Chapter 6:

Six

Only in Chaos Are We Conceivable


Ryu Fukuyama had just finished cleaning glasses and was ready to shut off the lights when Detective Sakamoto stepped through the entrance.

“Closing time,” Ryu shook his head. “I just saw the last customer out a while ago.”

“Fortunately for me, I’m not looking for a drink,” Jay flashed the metal badge that he had tucked away in his shirt pocket. “I’m Detective Sakamoto. I assume you’re Ryu Fukuyama. I need to ask you a couple questions.”

“Sorry, detective. Can this wait until tomorrow?” Ryu begged. “My wife’s in labor at the hospital. She should be delivering in a couple of hours and I want to be there.”

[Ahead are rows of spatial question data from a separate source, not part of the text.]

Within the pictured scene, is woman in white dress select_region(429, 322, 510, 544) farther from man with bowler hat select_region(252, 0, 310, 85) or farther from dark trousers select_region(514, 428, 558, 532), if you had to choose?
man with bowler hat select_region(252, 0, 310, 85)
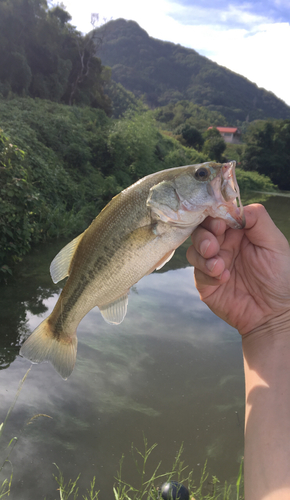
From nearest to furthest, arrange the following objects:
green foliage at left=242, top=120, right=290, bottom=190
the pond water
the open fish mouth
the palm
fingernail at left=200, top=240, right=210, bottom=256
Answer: the open fish mouth, fingernail at left=200, top=240, right=210, bottom=256, the palm, the pond water, green foliage at left=242, top=120, right=290, bottom=190

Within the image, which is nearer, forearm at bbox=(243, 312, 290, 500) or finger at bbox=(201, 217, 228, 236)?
forearm at bbox=(243, 312, 290, 500)

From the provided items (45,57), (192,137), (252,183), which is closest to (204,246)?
(45,57)

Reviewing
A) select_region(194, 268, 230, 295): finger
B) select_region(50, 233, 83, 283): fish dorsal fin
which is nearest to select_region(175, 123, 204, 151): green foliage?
select_region(194, 268, 230, 295): finger

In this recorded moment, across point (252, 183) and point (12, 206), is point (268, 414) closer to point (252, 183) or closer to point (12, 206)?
point (12, 206)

“I’ll try to make this quick,” Jay replied. “There’s been a death at the apartment up the block here. A professor, Dr. Tasha Eichenbaum. Got a tip in my pocket here that says you might know something. The situation's a bit on edge, so I'm afraid I need to take your statement tonight.”

Ryu froze. Melancholic emotions swelled inside him, and his chest felt tight. There was also that split moment where he contemplated bolting into the kitchen, through the back door, down the narrow damp alleyway, and then escape on his motorcycle.

But he suppressed the instinctual urge. He reminded himself that he had watched too many police dramas. Furthermore, what did he have to be scared of? He was no murderer and had been working all day and evening at the bar. A secure alibi. Most importantly, he knew the professor. They were well acquainted.

“Yeah. I knew Tasha,” Ryu addressed the late professor by his first name. “He’s. He’s dead? How?”

“It’s what I’m trying to figure out, Ryu. Hopefully it was just the mercy of old age, but I just need to ask you just a couple questions. Anything you know might be helpful.”

“Yea. Sure. Okay,” Ryu nodded, finding it hard to form words. “I’ll. I’ll go brew some tea in the back. Just give me a few minutes.”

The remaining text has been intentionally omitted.